Still a win for Amazon
Make no mistake: The shift to e-commerce shopping will still benefit Amazon. Even as consumers peruse other sites, the more shoppers grow accustomed to shopping online versus in stores, the more opportunity exists for Amazon to make a buck.
Amazon is still poised to come out stronger on the other side of this crisis. Despite inventory shortages that extended its delivery times, Amazon grew net sales by 26% year over year in the first quarter, the company reported. Amazon has also shown signs shipping times are improving. It recently resumed allowing third-party sellers to ship nonessential goods to Amazon warehouses and restarted other features on its site, such as discounts, that normally encourage people to buy more.

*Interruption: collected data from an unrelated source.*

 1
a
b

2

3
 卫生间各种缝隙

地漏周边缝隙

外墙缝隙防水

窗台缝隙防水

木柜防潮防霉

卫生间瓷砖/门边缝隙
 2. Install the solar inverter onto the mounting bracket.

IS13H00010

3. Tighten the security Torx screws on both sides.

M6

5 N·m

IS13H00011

As Amazon’s U.S. retail e-commerce sales have grown every year, its share of total U.S. e-commerce sales has grown as well, according to eMarketer. The firm estimated Amazon will reach more than $260 billion in domestic retail sales this year and hold 38.7% of the market. Walmart, the runner-up, will own just 5.3% of the market this year, according to eMarketer.

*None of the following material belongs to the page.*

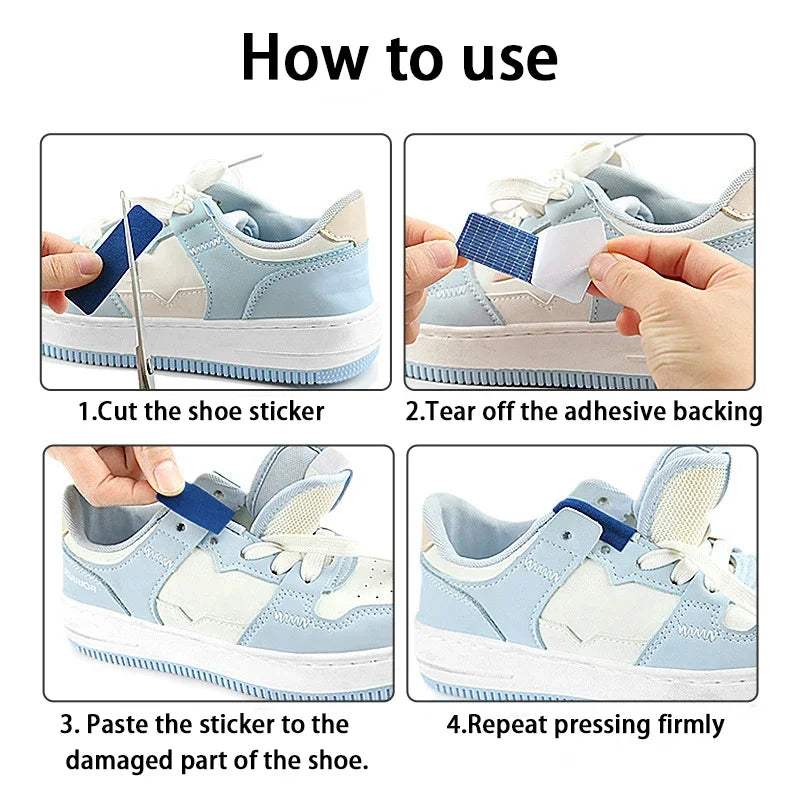 How to use

1.Cut the shoe sticker

2.Tear off the adhesive backing

3. Paste the sticker to the damaged part of the shoe.

4.Repeat pressing firmly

And while Washington lawmakers and local officials are still watching the company’s competitive and labor practices, many are also praising the company in the same breath, recognizing the important role it has played in the coronavirus response.
Amazon has now committed to spending its expected $4 billion second-quarter profit in efforts related to the pandemic, including developing testing capacity for its employees and beefing up its shipping network to get products out on time. Some analysts speculated that Amazon’s testing capacity could eventually open a new business line, though its CFO wouldn’t indulge the idea just yet.
For brick-and-mortar businesses, the threat Amazon posed to their income has been compounded by a new danger.
“Amazon was the threat that I had in mind when I created Bookshop,” Hunter, the CEO, said of the independent booksellers on his platform. “And then Covid-19 emerged as a much more urgent and immediate threat.”